Compatibilists have argued against (1) in two different ways. On the positive side, they have argued that we can give a satisfactory account of the (admittedly elusive) notion of self-determination without insisting that self-determination requires us to be the first causes of our choices. On the negative side, compatibilists have challenged (1) by arguing that it is of no help to the incompatibilist: if we accept (1), we are committed to the conclusion that free will and moral responsibility are impossible, regardless of whether determinism is true or false.

The challenge to (1) takes the form of a dilemma: Either determinism is true or it’s not. If determinism is true, then my choices are ultimately caused by events and conditions outside my control, so I am not their first cause and therefore, if we accept (1), I am neither free nor responsible. If determinism is false, then something that happens inside me (something that I call “my choice” or “my decision”) might be the first event in a causal chain leading to a sequence of body movements that I call “my action”. But since this event is not causally determined, whether or not it happens is a matter of chance or luck. Whether or not it happens has nothing to do with me; it is not under my control any more than an involuntary knee jerk is under my control. Therefore, if determinism is false, I am not the first cause or ultimate source of my choices and, if we accept (1), I am neither free nor responsible (Ayer 1954, Wolf 1990).

In order to defend (1) against the so-called “determined or random” dilemma, above, the incompatibilist has to offer a positive account of the puzzling claim that persons are the first causes of their choices. The traditional incompatibilist answer is that this claim must be taken literally, at face value. We — agents, persons, enduring things — are causes with a very special property: we initiate causal chains, but nothing and no one causes us to do this. Like God, we are uncaused causers, or first movers.

+ + + +

| YOUR GOAL |
In the free will passage, how does the traditional incompatibilist answer say the claim that persons are the first causes of their choices must be taken?

+ + + +

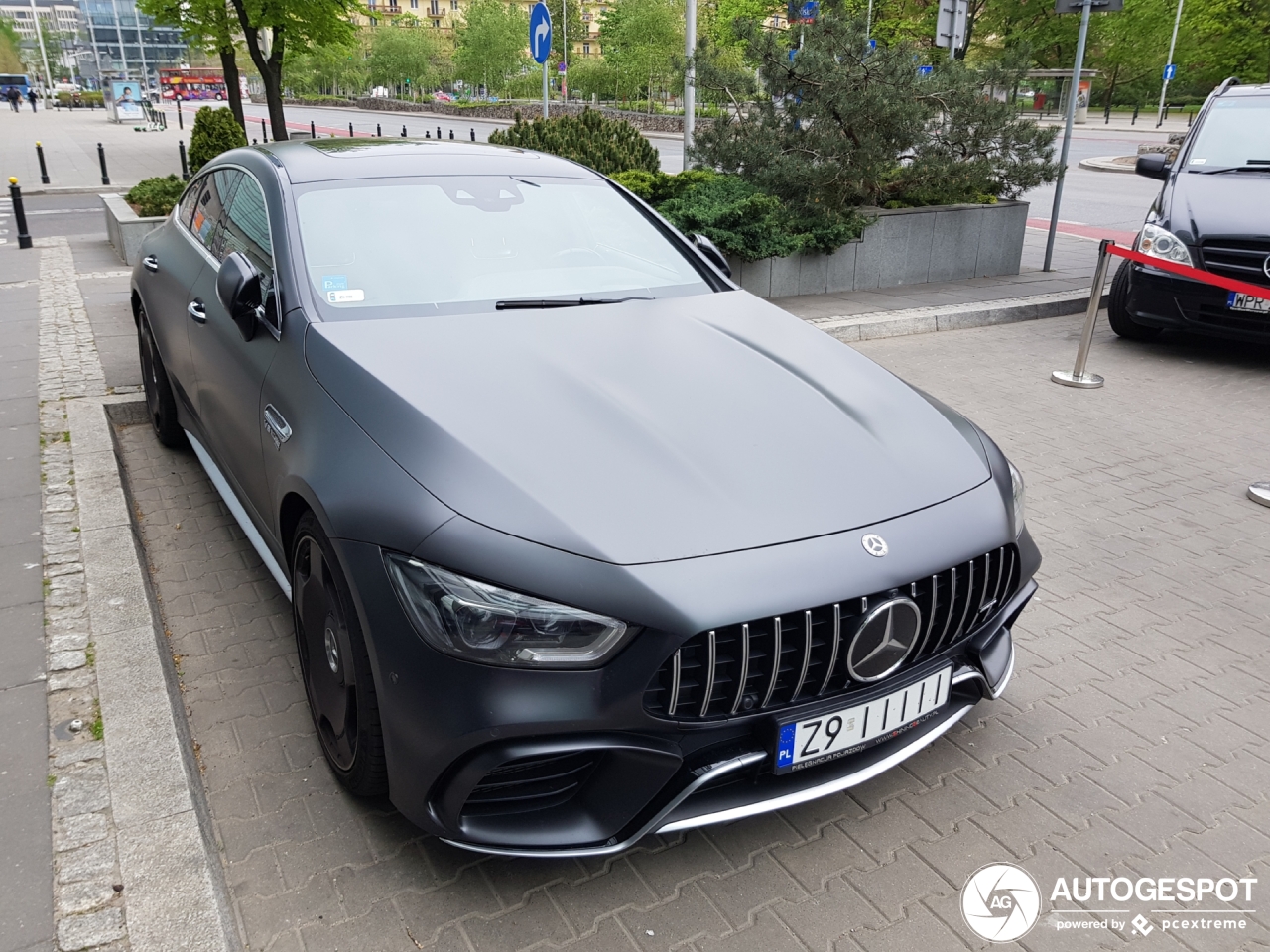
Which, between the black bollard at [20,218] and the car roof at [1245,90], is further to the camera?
the black bollard at [20,218]

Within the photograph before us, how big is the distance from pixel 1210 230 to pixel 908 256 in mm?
3168

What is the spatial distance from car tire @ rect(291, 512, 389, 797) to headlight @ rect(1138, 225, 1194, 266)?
697 cm

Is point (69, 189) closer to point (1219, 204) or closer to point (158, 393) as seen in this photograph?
point (158, 393)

+ + + +

| TASK ANSWER |
Literally, at face value.